I would be careful shooting as far as 50 years though! [smilie=l:
I think some of mine are still going though after shooting through deer. :bigsmyl2:

1Shirt
08-25-2012, 10:04 AM
Yep, looks good!
1Shirt!:coffeecom

brnomauser
08-25-2012, 06:21 PM
Thanks fellas, this casting thing in 45-70 is pretty exciting. The satisfaction of shooting an accurate load with most pieces homemade is unbeatable.

I'd be fairly impressed if the bullet kept going through the backstop... bloody auto spell check

brnomauser
08-25-2012, 07:15 PM
ok here is the last group I shot - http://www.youtube.com/watch?v=3g2tJt-kfM0&feature=plcp
sound is a bit weird, the camera was too close to get the boom from the barrel I think...

runfiverun
08-26-2012, 12:04 AM
the rest closer to the reciever generally helps me get better groups from my lever guns.
you could also add a third leg for better stability.
look at some of the tri-pods they use in africa.
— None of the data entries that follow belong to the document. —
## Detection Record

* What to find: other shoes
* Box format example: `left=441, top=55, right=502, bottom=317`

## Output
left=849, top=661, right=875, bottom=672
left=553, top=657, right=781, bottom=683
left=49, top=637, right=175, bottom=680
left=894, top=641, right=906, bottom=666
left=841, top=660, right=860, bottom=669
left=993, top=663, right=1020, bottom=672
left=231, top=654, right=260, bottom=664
the crack of the boolit sounded pretty good though, reminded me of the old westerns.

brnomauser
08-26-2012, 01:40 AM
nice one on the third leg - it should keep it from falling over. I'll only be using it for load testing though, in the field I'll either bring a sit down one or nothing at all.

Northerner
08-26-2012, 02:03 AM
Nice! Most of my casting and shooting is done for and with an 1895. It's always interesting to see what other people are doing.

SlippShodd
08-26-2012, 01:29 PM
My reloading log is filled with years of failures trying to develop a cast load for my 95SS, to the point I had given up; minute-of-broad-barn-side accuracy was just too depressing out of gun that was a proven deerslayer. Last winter I started devouring the huge amount of encouraging information in this forum on that very topic and took a new look at my efforts. Instead of trying to load elk-thumping cast loads, I went the other direction and resurrected a fun-to-shoot load with an oversized pistol boolit that shot to same point of aim out to 100 yards and was a big surprise to the ground squirrels last spring. It's nice to be able to shoot this gun all day without having to write out a check to the chiropractor afterwards. And based on this success, I can start working up pragmatic loads to relieve my dusty inventory of rifle boolits.
There's always an answer for the questions about these rifles. You just gotta study the information, and install a Limbsaver recoil pad to find it.